Periodic Reporting for period 2 - UNION (Unsupervised Perception)
Okres sprawozdawczy: 2023-12-01 do 2025-05-31
One such limitations is that current AIs learn their capabilities from the Internet, which is vast but not all-encompassing. Specifically, an AI is unlikely to find on the Internet everything it requires to know in order to cater to the specific needs of every possible user. Furthermore, while in principle a user could teach an AI new skills and capabilities as needed, this is highly unrealistic with current technology, as AIs can only learn inefficiently from vast quantities of data, well beyond what a single user can provide.
The primary goal of the UNION project is to build the technology needed for AIs to learn new concepts and tasks effortlessly, as needed to help their users in personal, creative and work-related tasks. This means developing methods that can automatically extract concepts from the observation of small quantities of new data provided by the user, with minimal or no supervisory effort on their part.
In part, this requires providing AIs with a better understanding of the physical properties of the world, so that new concepts can be acquired more efficiently and precisely. In fact, current AIs have a poor understanding of the physical world, as they do not “live” in it, but only experience it indirectly by reading and watching contents off the Internet. A consequence of their imprecise understanding of reality is that AIs often fall for basic errors of judgment. A well-known example of this shortcoming is the fact that sometimes images and videos generated by AIs make no physical sense, for example because images of hands contain too many fingers. More generally, such AIs cannot solve problems well that require a precise understanding of physical reality, which is needed, for example, to measure, relate and count things in images. One of the main hypothesis of UNION is that more performant and efficient AIs can be obtained by making the underlying models aware of the 3D nature of the world.
In UNION we have further developed methods that integrate language and image understanding, starting from industry-standard vision-language models. For example, we have investigated how models that generate images based on textual instructions work, and how these can be modified in order to also incorporate non-textual user instructions, such as specifying the layout of the desired composition. We have also found new, interesting properties of standard vision-language models, showing that they can learn surprising concepts such as the meaning of circling things in images automatically and from very little relevant data; but also how this sensitivity causes these models to potentially learn undesirable biases in the way the interpret images.

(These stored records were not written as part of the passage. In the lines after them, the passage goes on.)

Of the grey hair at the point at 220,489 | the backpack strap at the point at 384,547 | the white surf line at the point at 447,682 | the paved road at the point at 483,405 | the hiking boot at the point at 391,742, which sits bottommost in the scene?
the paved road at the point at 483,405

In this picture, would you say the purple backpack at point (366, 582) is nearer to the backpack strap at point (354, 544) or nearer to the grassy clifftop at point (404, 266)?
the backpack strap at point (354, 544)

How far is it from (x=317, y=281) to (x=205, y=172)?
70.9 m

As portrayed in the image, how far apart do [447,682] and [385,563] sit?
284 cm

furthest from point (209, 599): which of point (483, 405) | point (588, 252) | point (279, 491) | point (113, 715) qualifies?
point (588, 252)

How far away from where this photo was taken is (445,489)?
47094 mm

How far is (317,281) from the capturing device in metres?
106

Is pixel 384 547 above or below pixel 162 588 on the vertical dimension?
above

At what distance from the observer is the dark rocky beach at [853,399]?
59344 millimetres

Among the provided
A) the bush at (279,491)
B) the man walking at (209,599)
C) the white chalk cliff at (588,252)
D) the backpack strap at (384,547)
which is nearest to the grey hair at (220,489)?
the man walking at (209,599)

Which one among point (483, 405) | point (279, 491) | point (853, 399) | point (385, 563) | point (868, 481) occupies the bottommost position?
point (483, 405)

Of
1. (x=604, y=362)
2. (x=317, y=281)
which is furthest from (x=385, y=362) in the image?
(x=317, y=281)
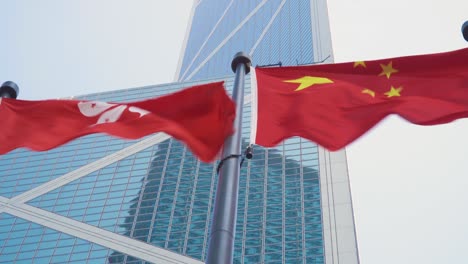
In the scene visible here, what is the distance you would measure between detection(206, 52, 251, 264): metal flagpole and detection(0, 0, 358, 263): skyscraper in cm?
5454

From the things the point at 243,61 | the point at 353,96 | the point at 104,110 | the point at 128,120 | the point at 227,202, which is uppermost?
the point at 243,61

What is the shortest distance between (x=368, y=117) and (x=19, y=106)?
619 cm

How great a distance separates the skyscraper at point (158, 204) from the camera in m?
64.9

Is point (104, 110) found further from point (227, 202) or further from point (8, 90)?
point (227, 202)

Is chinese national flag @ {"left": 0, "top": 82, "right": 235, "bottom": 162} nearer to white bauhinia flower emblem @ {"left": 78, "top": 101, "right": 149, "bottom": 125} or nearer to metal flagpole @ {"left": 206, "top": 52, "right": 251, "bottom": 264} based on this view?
white bauhinia flower emblem @ {"left": 78, "top": 101, "right": 149, "bottom": 125}

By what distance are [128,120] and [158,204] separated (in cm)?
6537

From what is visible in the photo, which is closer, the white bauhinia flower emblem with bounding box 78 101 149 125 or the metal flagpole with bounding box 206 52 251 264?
the metal flagpole with bounding box 206 52 251 264

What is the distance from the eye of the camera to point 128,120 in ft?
31.2

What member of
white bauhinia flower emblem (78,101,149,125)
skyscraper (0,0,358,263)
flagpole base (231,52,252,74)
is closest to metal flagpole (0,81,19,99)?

In UNION we have further extended the “foundation” models that are at the basis of image and video understanding in modern AIs with the ability to interpret data in 3D. A representative outcome of this work is the release of the new EPIC Field dataset in collaboration with the University of Bristol, a new benchmark for the study of egocentric 3D vision. In a parallel investigation, we have demonstrated that, by combining existing image and video foundation models with a 3D interpretation of the data, we can significantly improve their performance, which strongly supports one of the key hypotheses of the project. We have also built AIs that can imagine not just images, but also the 3D shape of objects, and used this capability to reconstruct full 3D objects from a single image. We have also developed techniques that can learn such 3D-aware models hundreds of times faster than prior alternatives, significantly increasing the impact and reach of the technology. We have worked on methods that can learn not only the 3D shape of objects, but also the way they move, and used these mew methods to develop AIs that can understand different animal types, with the ultimate goal of extending this technology to any type of dynamic object.

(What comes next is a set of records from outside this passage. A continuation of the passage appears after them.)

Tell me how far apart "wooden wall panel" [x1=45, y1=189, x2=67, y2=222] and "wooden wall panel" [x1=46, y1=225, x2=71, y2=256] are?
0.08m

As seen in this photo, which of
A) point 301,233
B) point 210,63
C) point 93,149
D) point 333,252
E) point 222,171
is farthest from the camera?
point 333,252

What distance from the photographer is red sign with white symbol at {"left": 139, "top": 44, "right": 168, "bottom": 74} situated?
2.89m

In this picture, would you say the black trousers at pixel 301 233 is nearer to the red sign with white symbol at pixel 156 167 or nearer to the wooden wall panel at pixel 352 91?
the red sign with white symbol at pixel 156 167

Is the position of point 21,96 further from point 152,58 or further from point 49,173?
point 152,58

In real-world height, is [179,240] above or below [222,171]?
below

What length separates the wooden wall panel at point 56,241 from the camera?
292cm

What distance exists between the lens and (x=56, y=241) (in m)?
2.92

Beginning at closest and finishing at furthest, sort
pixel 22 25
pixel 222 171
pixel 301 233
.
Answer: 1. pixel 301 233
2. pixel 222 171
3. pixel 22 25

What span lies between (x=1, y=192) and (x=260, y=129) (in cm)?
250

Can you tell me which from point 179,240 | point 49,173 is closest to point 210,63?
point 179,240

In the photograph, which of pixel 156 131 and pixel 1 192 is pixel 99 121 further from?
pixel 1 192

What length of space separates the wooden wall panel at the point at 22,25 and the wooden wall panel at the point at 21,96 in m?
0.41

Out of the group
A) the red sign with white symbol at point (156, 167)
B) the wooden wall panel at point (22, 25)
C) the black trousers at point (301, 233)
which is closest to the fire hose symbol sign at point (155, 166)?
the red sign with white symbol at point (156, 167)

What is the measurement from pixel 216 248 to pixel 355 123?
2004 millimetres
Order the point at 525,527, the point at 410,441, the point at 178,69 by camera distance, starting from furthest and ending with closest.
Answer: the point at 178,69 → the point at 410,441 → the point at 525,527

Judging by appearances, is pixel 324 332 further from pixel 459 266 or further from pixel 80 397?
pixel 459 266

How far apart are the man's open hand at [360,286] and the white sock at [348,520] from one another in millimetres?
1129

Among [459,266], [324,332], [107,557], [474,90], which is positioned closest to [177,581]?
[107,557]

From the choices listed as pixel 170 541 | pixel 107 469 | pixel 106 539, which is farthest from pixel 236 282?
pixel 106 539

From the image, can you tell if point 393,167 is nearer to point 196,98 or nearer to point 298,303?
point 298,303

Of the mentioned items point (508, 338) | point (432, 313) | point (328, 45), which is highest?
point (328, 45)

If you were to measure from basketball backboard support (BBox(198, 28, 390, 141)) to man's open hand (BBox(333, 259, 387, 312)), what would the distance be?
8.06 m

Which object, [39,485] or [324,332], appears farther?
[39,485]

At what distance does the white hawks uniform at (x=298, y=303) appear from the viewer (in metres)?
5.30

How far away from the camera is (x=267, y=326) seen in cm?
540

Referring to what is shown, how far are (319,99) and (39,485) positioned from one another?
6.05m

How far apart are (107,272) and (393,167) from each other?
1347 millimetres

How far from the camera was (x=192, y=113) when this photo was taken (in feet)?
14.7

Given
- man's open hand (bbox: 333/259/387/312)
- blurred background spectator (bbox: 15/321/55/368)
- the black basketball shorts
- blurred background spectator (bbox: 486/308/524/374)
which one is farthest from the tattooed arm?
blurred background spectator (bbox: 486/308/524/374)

Partly in recognition to the research carried out in UNION, the PI has received a major award, the PAMI Thomas S. Huang Memorial Prize; he is the fourth to receive this honour, in a short list that includes Fei-Fei Li, the inventor of the ImageNet dataset.
First, our work on 3D foundations for computer vision has demonstrated that, by reasoning about images and videos in 3D, machine learning algorithms can provide better, more accurate and less noisy answers than what is possible by only considering this data in 2D. In this manner, we have obtained state-of-the-art results in detecting and segmenting objects by type and identity, as well as in grounding natural language expressions in complex 3D scenes.

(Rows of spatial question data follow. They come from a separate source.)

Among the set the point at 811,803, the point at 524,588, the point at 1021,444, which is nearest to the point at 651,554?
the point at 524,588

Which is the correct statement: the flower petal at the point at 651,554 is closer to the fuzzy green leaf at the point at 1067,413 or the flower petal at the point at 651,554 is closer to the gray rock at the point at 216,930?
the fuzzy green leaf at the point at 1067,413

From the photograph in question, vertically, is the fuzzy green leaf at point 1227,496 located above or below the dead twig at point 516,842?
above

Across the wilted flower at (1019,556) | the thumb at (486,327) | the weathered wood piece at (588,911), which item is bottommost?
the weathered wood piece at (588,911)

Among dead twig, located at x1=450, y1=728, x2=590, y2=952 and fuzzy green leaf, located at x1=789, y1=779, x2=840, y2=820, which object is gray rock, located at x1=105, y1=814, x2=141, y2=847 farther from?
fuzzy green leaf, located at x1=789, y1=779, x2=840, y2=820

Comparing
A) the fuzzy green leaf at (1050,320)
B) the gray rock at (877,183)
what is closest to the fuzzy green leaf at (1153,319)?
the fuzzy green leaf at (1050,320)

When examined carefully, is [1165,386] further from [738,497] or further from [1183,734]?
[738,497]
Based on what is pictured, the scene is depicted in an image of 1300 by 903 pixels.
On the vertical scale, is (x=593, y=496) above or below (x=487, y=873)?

Our work on learning deformable objects has vastly increased the diversity of objects that AIs can understand in 3D, from a few, including humans, to hundreds of animal species. This was obtained by developing general-purpose modelling techniques that can, in principle, be applied beyond animals to other types of objects too.
In addition to better accuracy and generality, our work in 3D understanding has also led to significantly more efficient algorithms and models, which will be a key factor in deploying this and future technology to end users.
In the remainder of the project, the goal of UNION is to rebuild foundation vision-language models with the capabilities that we have been exploring so far: integrating a 3D understanding of the world, and consequent grounding of the high-level semantics of language models in physical reality, and integrating the ability to acquire and reason about new objects on the fly, extracting them automatically by images and videos, so that the new concepts can be used by the underlying reasoning engine to solve new tasks.